The most memorable moment during the two-year research project came when Dr Young and his team were transporting equipment out to the site via a large flat-bottomed punt.

"On this particularly windy day, the nose of the punt came over the top of a wave and as it ploughed straight into the front of the next wave, it kept going down... and down," recalls Dr Young. "We all fell silent, wondering if the nose would ever come back up, which eventually very slowly it did. We then furiously started to bail the water."

WHERE IN THE REGION?

Know the location of this not-so-natural swimming hole? Picture by Tim the Yowie Man

Rating: Medium

Clue: Not far from a "mysterious" lake

How to enter: Email your guess along with your name and address to tym@iinet.net.au. The first correct email sent after 10am, Saturday March 9 wins a double pass to Dendy, the Home of Quality Cinema.

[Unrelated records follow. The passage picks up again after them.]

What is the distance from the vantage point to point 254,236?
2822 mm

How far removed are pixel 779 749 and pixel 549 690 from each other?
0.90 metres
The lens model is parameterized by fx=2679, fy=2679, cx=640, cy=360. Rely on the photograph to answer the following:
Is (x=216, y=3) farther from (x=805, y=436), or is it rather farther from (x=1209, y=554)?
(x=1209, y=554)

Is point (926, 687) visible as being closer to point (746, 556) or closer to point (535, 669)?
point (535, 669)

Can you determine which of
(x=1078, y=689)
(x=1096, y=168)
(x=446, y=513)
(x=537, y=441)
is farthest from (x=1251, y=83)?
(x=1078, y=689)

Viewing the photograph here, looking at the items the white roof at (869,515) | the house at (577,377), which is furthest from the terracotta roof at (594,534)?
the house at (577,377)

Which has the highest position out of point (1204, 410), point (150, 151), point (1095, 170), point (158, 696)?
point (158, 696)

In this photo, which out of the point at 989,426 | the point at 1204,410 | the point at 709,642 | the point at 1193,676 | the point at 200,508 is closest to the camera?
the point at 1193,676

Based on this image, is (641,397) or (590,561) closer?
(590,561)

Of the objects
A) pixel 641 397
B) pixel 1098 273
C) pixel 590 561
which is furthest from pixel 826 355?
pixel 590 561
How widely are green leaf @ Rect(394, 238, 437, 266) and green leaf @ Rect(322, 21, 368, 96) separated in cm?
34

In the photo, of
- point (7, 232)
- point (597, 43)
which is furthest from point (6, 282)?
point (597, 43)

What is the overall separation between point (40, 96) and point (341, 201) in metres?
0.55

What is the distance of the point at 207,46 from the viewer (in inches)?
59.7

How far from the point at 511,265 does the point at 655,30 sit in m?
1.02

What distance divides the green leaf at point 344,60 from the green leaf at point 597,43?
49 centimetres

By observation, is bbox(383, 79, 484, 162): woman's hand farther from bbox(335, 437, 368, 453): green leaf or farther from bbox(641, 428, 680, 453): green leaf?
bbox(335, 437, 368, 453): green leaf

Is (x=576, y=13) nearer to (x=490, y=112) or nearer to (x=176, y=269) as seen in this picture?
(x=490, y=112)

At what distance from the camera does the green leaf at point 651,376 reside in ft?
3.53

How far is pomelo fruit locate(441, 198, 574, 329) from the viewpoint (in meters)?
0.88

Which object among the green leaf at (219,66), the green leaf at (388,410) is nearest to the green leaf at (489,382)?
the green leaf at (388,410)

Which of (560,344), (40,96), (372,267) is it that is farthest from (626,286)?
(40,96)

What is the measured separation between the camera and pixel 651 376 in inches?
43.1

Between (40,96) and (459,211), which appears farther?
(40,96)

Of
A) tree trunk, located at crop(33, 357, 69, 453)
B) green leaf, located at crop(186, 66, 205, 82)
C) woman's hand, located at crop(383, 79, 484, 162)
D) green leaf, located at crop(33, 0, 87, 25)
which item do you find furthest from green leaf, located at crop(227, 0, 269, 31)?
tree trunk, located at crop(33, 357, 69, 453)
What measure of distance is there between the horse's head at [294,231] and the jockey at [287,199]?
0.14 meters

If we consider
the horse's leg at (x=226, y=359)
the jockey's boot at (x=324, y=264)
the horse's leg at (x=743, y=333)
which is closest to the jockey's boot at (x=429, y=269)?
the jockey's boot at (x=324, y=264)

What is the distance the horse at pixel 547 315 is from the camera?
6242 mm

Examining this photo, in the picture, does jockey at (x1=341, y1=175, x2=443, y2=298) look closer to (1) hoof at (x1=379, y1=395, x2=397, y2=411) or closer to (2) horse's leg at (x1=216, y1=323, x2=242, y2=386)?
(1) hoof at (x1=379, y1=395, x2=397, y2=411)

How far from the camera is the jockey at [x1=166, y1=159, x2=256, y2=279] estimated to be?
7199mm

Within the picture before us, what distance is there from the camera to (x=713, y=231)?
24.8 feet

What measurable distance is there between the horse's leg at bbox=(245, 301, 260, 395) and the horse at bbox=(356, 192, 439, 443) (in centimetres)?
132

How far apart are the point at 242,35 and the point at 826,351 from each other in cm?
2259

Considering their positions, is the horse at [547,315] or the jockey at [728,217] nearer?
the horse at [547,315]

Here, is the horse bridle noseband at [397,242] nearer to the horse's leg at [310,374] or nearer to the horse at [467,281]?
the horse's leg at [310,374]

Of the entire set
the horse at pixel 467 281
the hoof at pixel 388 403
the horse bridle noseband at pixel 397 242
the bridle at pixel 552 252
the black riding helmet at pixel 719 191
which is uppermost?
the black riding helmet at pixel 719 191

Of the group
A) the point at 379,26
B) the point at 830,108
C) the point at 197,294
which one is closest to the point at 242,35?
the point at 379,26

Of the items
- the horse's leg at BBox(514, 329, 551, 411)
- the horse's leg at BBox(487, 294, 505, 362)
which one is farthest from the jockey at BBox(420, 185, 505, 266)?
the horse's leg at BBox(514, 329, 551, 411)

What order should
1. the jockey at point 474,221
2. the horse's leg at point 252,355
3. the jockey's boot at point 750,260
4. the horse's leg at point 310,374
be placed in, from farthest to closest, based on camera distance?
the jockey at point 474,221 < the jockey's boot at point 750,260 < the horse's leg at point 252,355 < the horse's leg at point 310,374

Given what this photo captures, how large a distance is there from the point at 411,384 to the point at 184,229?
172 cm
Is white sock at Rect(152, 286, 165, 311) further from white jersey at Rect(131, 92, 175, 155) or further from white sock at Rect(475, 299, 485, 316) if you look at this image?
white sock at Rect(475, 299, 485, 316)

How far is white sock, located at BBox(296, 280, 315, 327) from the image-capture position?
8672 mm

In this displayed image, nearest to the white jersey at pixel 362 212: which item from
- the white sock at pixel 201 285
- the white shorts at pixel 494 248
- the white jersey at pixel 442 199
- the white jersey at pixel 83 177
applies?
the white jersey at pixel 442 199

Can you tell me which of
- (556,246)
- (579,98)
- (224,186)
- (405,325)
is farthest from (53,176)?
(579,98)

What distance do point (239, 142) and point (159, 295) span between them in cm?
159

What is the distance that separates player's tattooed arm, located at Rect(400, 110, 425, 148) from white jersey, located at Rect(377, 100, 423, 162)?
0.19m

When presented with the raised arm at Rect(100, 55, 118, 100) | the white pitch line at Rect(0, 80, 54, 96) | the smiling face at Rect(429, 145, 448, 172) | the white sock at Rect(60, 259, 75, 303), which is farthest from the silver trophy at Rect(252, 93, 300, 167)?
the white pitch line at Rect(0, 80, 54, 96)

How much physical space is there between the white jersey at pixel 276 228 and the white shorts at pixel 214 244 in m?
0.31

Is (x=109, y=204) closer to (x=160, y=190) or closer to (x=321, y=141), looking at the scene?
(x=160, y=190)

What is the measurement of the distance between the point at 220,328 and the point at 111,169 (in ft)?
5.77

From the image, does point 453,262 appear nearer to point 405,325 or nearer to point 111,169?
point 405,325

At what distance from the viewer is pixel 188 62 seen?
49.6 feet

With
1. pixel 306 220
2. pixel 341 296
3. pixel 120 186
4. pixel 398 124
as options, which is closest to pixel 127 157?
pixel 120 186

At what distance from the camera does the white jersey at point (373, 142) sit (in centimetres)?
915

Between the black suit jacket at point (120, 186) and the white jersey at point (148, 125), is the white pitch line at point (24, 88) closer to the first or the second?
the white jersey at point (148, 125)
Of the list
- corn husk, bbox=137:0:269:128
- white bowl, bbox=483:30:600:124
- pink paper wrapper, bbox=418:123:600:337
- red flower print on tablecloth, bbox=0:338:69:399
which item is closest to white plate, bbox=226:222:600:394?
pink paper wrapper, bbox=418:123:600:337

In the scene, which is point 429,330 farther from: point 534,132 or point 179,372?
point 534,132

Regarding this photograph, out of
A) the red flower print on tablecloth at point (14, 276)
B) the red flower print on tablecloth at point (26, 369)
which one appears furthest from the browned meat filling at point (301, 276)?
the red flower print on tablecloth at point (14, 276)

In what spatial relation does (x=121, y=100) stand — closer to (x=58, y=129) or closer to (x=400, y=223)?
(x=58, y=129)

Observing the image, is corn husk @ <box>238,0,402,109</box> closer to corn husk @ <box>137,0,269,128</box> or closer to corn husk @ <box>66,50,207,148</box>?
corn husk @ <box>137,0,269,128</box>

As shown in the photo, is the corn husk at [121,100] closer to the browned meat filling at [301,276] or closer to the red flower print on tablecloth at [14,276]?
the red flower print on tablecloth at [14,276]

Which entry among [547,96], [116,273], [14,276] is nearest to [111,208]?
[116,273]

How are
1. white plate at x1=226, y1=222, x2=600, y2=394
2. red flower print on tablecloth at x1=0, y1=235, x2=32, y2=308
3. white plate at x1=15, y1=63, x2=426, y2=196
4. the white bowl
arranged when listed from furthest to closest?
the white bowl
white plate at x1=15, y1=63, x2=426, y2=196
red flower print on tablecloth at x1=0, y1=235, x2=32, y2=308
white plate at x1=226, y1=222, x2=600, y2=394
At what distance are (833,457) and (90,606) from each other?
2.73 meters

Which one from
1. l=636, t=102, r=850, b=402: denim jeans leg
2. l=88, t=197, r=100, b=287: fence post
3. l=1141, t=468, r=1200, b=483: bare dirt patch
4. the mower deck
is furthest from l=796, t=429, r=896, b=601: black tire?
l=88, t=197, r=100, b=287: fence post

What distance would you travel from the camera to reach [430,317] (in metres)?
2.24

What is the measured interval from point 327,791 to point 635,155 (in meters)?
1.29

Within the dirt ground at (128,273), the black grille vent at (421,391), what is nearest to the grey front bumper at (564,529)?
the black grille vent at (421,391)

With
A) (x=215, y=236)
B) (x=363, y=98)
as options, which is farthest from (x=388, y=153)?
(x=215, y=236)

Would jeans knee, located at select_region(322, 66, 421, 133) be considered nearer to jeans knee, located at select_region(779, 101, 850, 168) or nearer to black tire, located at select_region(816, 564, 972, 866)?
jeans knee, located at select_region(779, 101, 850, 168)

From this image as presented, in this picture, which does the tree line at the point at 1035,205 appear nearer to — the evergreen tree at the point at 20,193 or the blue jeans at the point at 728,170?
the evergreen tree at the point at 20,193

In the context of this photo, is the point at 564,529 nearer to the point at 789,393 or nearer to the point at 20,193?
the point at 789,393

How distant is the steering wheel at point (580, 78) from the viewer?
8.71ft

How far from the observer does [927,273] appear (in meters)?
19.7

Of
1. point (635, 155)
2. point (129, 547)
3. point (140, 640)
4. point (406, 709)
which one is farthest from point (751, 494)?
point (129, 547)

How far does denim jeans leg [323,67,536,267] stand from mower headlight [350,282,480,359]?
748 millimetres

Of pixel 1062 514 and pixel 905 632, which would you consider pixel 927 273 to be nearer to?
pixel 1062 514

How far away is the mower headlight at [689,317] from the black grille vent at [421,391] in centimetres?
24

Did you recognise this circa 1923-24 scene? Picture supplied

Last week: Congratulations to Toni Hogan of Bonython who was the first reader to correctly identify last week's circa-1924 photo as an aerial view of Reid/Braddon and beyond with the demolished St John's Rectory 'Glebe House' (grounds of which now form Glebe Park in Reid) at the centre bottom, Gorman House centre right, and the former railway line curving along the former Railway Reserve to its terminus near current-day Lonsdale Street.

Toni just beat several readers, including Leigh Palmer of Isaacs and Conrad Burden. Roy Jordan reports he lives on Amaroo Street, Reid, which runs parallel to the old railway line. "I walk along the route of the old railway track (now disappeared) through Glebe Park into Civic on most days," he reports.

On Terra firma

Dr Young's 1990s elevated walkway on the eastern side of the lake. Picture by Dr Ian Young

Several years after his 1992-93 research, Dr Young conducted further wave studies at Lake George. Unlike his earlier experiments, this study could not be run remotely and so a platform erected on the eastern side of the lake was connected to the shore via a 40-metre-long elevated walkway. "It meant we didn't need to get into the water," explains Dr Young. All that remains now is a dilapidated shed on the shore.

Disappearing act

Lake George has a reputation for untimely filling and evaporating. For example, in the 1930s a land-speed record attempt on the dry lakebed was abandoned after heavy rains started to fill the lake. However, for Dr Young's team the reappearance of water in the lake in the early 1990s was a godsend. "As Lake George was dry in the years leading up to our experiment, we'd originally planned to undertake it at Lake Alexandrina in South Australia," he explains. "But it ended up being much easier to conduct at a 'full' Lake George due to a much lower level of recreational boating activity to work around."

In fact, during the two years of his first Lake George study, Dr Young only saw another boat once - water police investigating the disappearance of two Canberra fishermen after their capsized dingy was found 100 metres from the eastern shore in August 1992. Sadly, the bodies of the two men were found about five kilometres apart several weeks later.